One L PDF Author: Scott Turow
Publisher: Farrar, Straus and Giroux
ISBN: 1429939567
Category : Biography & Autobiography
Languages : en
Pages : 336

Get Book Here

Book Description
One L, Scott Turow's journal of his first year at law school and a best-seller when it was first published in 1977, has gone on to become a virtual bible for prospective law students. Not only does it introduce with remarkable clarity the ideas and issues that are the stuff of legal education; it brings alive the anxiety and competiveness--with others and, even more, with oneself--that set the tone in this crucible of character building.

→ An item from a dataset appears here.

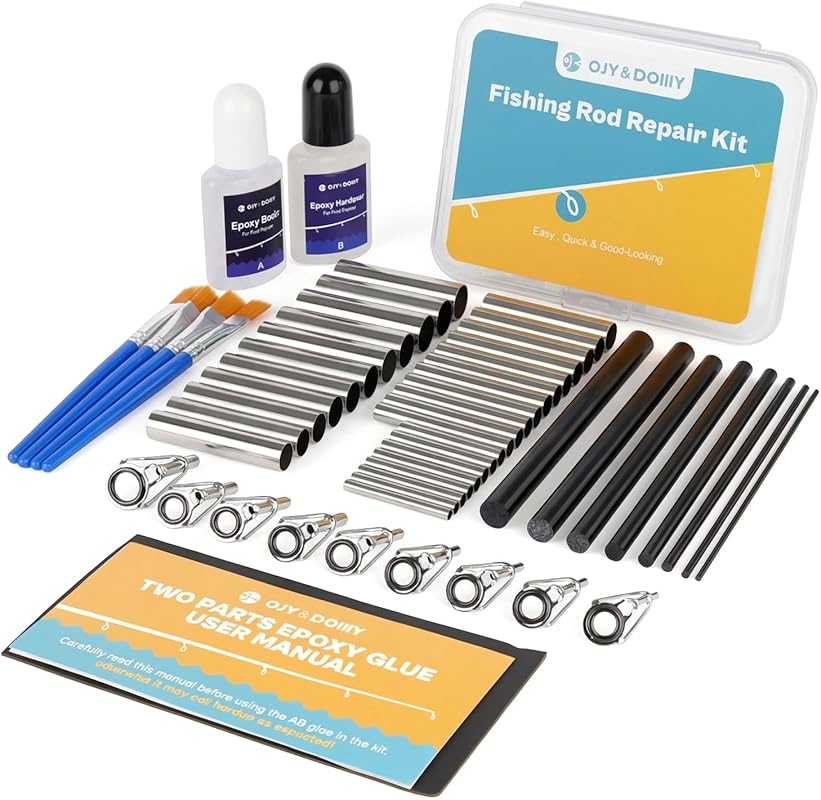 Complete Fishing Rod Repair Kit with Epoxy Glue – Easy & Quick Fix for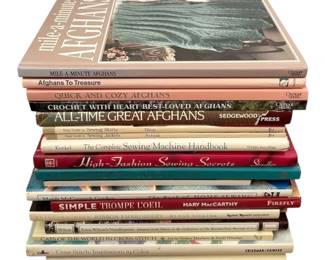 Books on Needlepoint, CrossStitch, Sewing,  More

Each September, a new crop of students enter Harvard Law School to begin an intense, often grueling, sometimes harrowing year of introduction to the law. Turow's group of One Ls are fresh, bright, ambitious, and more than a little daunting. Even more impressive are the faculty. Will the One Ls survive? Will they excel? Will they make the Law Review, the outward and visible sign of success in this ultra-conservative microcosm? With remarkable insight into both his fellows and himself, Turow leads us through the ups and downs, the small triumphs and tragedies of the year, in an absorbing and thought-provoking narrative that teaches the reader not only about law school and the law but about the human beings who make them what they are. In the new afterword for this edition of One L, the author looks back on law school from the perspective of ten years' work as a lawyer and offers some suggestions for reforming legal education.